- What to produce -
For each line of the data that includes the word "common", copy the line.
* * *
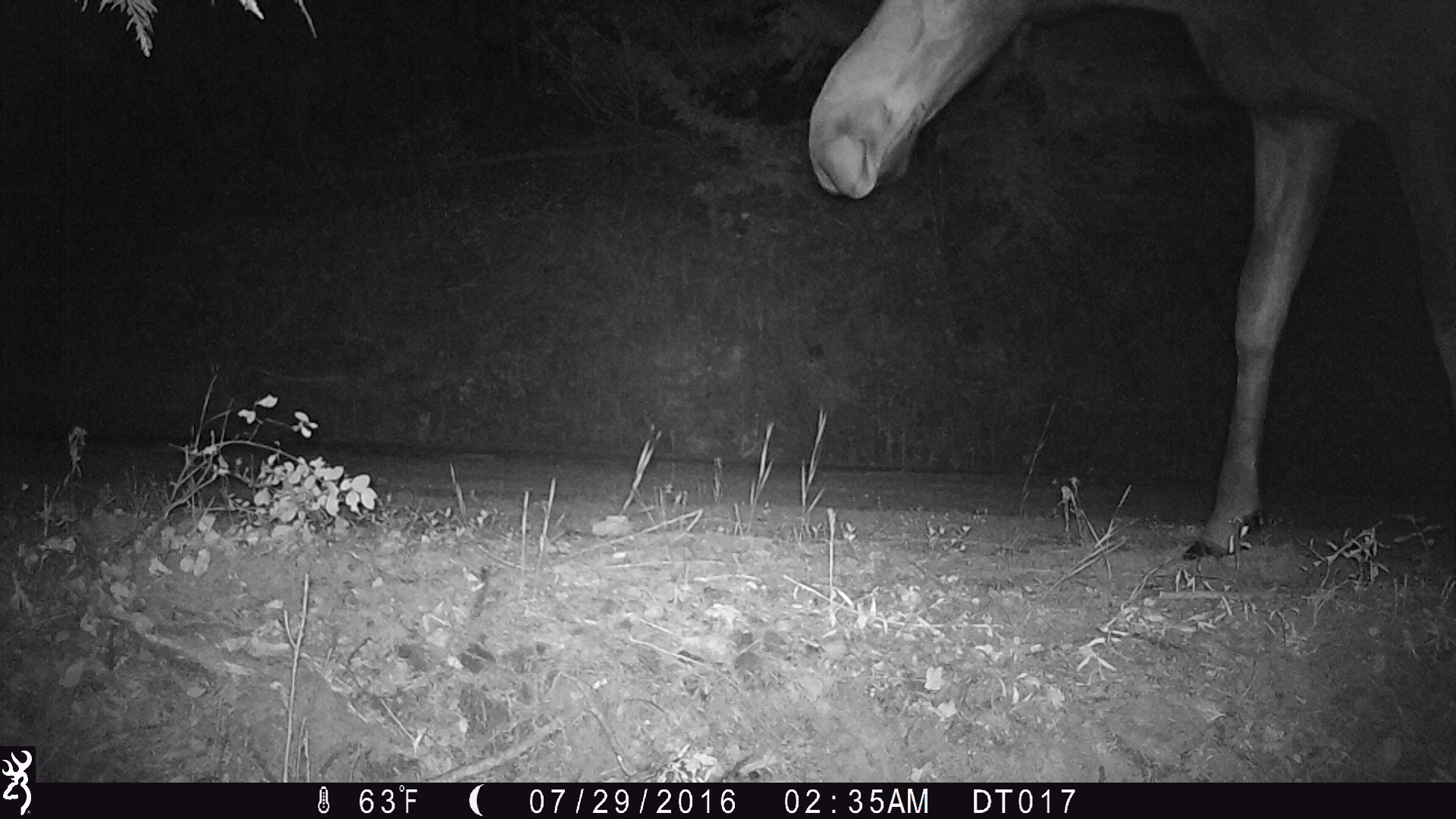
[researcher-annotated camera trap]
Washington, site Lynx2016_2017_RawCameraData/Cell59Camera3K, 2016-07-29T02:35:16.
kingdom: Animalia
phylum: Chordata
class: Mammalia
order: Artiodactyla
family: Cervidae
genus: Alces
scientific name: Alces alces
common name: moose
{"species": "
* * *
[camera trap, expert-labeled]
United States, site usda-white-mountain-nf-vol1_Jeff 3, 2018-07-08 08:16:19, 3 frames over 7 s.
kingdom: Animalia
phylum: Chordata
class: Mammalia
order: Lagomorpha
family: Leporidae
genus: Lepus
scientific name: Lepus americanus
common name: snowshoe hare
* * *
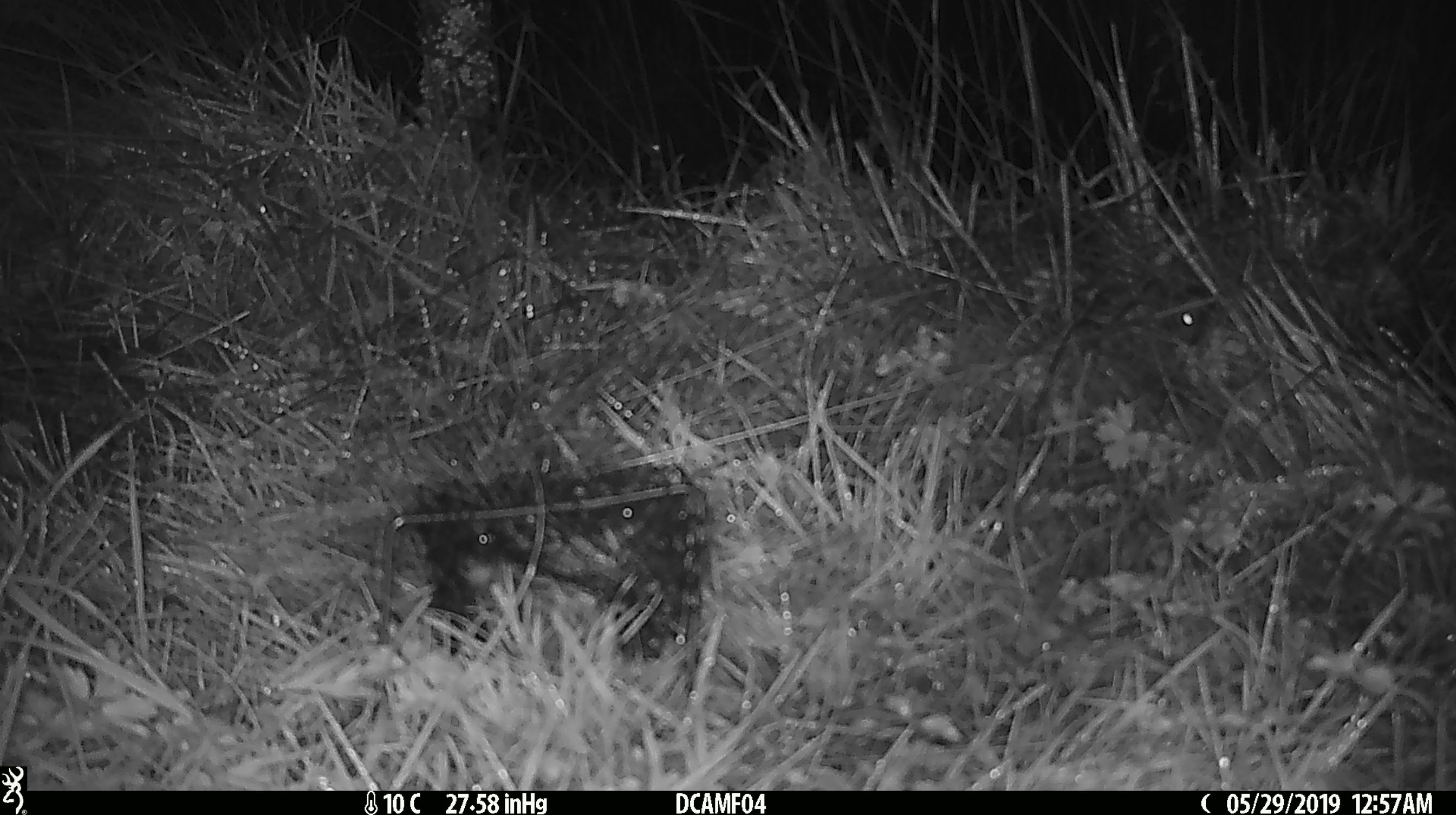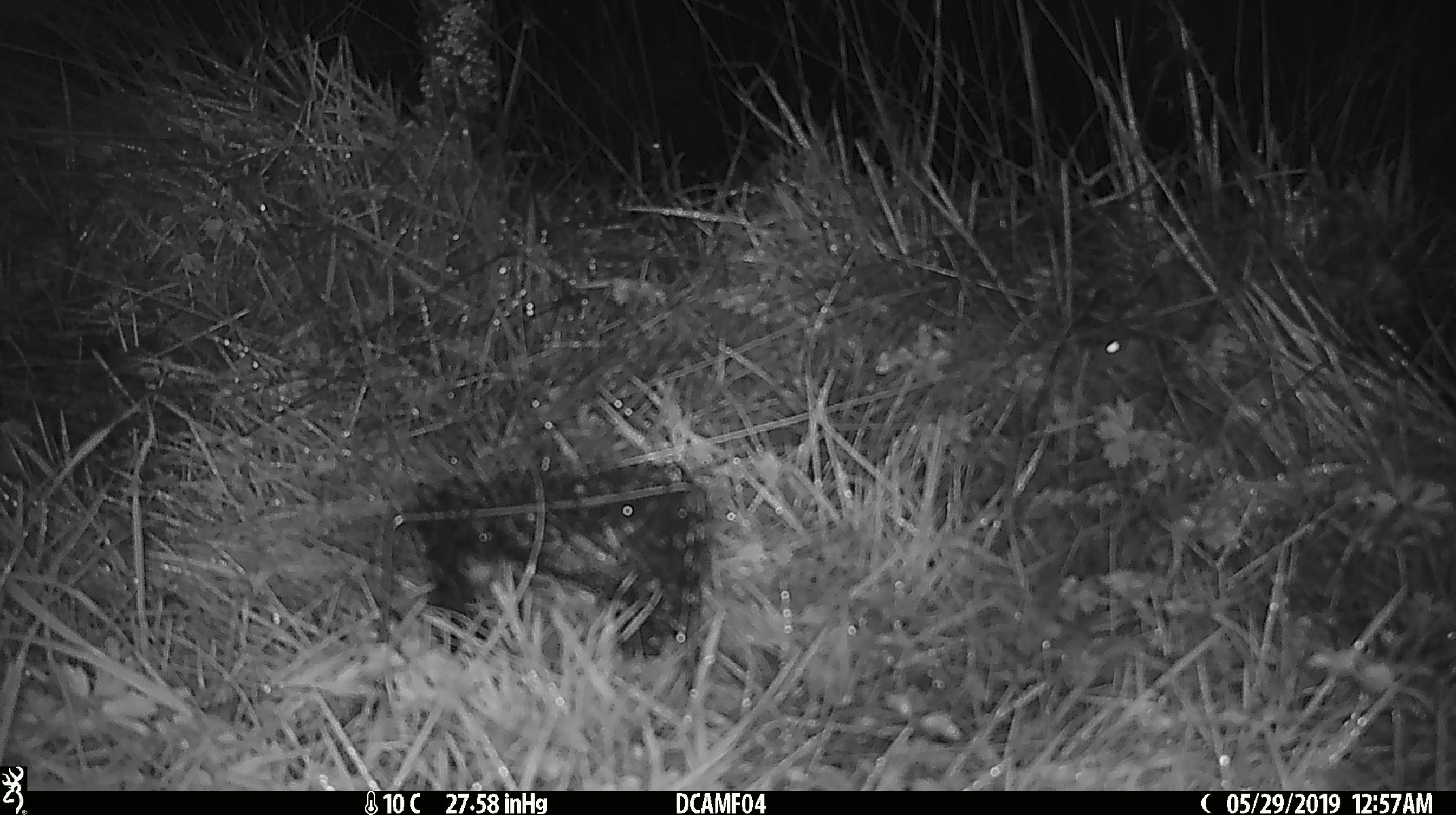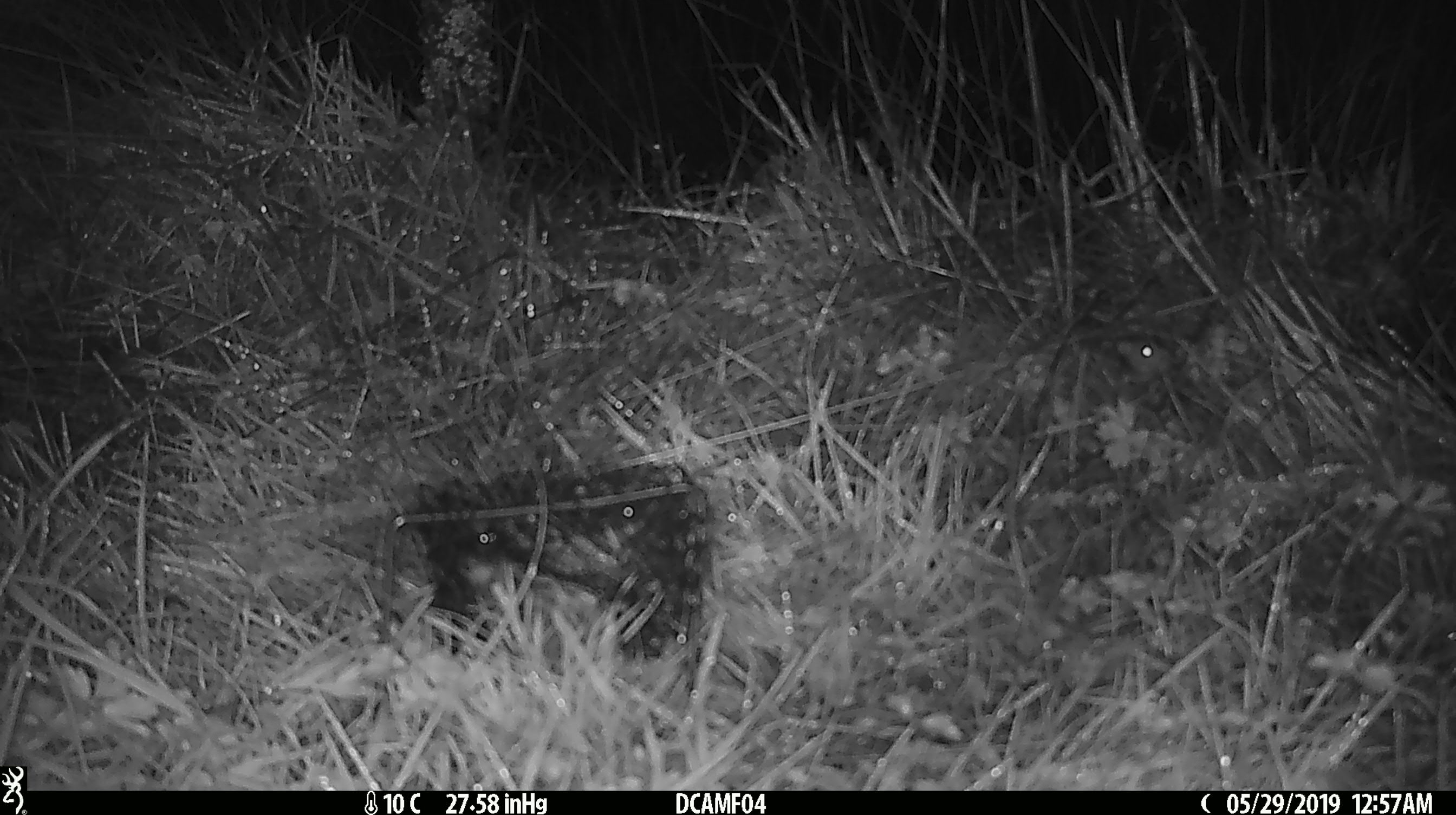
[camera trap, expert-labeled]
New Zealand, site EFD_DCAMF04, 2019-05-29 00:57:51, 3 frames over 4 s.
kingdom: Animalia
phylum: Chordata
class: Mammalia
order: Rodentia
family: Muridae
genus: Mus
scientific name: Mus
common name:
* * *
- Exercise response -
common name: moose
common name: snowshoe hare
common name:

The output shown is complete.